=== ФРАГМЕНТ ТЕКСТА ===

Идея в том, чтобы предложить целостный взгляд на то, как реагировало российское общество на рост путинского авторитаризма: как менялась актуальная проблематика, какова была последовательность событий и какие в ней были закономерности, кто были акторы этого процесса и каковы особенности их образа действия, и, в конечном итоге, предпринять попытку оценить результаты и перспективы всей этой социальной динамики.

Оппозиция или сопротивление?

=== ИСХОДНЫЕ ДАННЫЕ ===

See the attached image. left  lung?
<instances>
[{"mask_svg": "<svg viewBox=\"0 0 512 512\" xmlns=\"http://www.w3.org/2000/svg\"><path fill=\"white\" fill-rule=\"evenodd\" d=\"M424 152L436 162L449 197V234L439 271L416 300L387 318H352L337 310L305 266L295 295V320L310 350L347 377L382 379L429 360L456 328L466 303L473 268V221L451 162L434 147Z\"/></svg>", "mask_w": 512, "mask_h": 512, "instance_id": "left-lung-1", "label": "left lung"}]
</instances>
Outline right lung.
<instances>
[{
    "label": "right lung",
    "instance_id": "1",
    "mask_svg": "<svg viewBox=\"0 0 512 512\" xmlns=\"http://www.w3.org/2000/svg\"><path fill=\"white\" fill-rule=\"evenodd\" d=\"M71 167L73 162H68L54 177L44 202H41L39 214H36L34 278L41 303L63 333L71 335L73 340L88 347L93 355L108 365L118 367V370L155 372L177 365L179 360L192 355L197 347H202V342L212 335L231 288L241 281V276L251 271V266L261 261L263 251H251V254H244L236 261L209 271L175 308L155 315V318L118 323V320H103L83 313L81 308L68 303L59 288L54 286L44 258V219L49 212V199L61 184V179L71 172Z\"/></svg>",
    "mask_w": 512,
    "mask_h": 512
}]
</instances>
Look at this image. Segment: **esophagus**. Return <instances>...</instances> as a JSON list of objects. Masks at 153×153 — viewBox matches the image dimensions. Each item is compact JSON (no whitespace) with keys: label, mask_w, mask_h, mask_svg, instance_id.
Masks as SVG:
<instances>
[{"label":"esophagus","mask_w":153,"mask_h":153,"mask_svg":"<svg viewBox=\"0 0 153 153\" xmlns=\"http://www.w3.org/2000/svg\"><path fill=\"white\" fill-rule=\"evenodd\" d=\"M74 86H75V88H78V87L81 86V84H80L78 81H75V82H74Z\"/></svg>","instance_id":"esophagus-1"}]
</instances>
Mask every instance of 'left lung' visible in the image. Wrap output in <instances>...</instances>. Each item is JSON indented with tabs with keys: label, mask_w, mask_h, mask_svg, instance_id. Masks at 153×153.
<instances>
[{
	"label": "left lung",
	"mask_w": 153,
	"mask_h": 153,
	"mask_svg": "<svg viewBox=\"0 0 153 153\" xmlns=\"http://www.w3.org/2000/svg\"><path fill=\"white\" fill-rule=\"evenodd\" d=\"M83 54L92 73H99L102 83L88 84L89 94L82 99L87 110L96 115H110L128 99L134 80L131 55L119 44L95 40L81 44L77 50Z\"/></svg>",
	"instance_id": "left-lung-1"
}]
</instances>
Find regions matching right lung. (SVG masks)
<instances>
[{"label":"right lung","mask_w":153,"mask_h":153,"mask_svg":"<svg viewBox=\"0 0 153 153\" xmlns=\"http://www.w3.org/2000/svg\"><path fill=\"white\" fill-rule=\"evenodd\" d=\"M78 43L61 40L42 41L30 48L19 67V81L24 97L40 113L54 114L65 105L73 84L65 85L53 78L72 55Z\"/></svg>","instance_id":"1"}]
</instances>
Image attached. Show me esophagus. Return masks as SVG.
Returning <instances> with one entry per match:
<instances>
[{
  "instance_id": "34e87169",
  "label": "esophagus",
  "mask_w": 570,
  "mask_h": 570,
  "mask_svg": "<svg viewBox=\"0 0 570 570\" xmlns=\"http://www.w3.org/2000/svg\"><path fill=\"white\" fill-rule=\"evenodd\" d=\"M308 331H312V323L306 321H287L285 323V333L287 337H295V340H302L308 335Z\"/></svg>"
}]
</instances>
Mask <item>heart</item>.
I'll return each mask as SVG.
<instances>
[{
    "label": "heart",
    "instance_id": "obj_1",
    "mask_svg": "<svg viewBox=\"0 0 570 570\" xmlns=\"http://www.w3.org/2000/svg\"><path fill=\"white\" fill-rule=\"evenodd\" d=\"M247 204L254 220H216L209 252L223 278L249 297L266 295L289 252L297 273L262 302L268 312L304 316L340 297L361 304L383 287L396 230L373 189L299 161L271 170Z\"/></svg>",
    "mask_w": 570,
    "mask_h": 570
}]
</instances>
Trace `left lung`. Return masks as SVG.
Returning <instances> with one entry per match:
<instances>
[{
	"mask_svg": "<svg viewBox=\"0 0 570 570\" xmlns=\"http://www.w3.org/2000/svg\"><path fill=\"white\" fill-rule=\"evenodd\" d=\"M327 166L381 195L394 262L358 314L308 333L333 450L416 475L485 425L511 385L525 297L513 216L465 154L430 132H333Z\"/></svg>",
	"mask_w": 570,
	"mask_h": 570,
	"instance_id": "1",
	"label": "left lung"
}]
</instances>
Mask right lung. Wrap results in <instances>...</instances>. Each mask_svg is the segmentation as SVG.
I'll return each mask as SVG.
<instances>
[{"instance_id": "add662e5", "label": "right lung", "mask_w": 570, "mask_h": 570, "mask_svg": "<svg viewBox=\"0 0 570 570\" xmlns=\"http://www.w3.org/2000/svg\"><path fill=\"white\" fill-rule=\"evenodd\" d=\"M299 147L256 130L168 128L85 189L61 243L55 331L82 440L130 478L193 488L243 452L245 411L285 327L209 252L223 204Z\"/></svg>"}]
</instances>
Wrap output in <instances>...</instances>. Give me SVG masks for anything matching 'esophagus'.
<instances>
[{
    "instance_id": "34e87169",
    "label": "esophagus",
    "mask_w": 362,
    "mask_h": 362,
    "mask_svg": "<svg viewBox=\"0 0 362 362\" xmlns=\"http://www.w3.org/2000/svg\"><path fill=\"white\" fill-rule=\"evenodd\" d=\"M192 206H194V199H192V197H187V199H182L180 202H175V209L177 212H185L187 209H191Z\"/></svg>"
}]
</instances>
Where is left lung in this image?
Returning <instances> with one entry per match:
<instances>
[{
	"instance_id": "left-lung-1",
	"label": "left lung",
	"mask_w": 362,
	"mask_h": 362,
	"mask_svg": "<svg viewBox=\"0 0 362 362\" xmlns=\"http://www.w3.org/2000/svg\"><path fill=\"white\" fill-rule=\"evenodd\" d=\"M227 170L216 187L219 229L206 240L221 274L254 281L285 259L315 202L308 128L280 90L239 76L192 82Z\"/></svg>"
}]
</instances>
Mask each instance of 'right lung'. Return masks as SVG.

===

ВЫПОЛНИТЕ ЗАДАНИЯ
- a) На рост чего, согласно фрагменту текста, реагировало российское общество?
- b) Перепишите без изменений часть фрагмента текста, начиная со слов «Идея в том, чтобы» и заканчивая словами «Оппозиция или сопротивление?».
Приведённые выше пункты здесь не используются.

ОТВЕТЫ ПО ЗАДАНИЯМ
- a) На рост путинского авторитаризма.

- b)
Идея в том, чтобы предложить целостный взгляд на то, как реагировало российское общество на рост путинского авторитаризма: как менялась актуальная проблематика, какова была последовательность событий и какие в ней были закономерности, кто были акторы этого процесса и каковы особенности их образа действия, и, в конечном итоге, предпринять попытку оценить результаты и перспективы всей этой социальной динамики.

Оппозиция или сопротивление?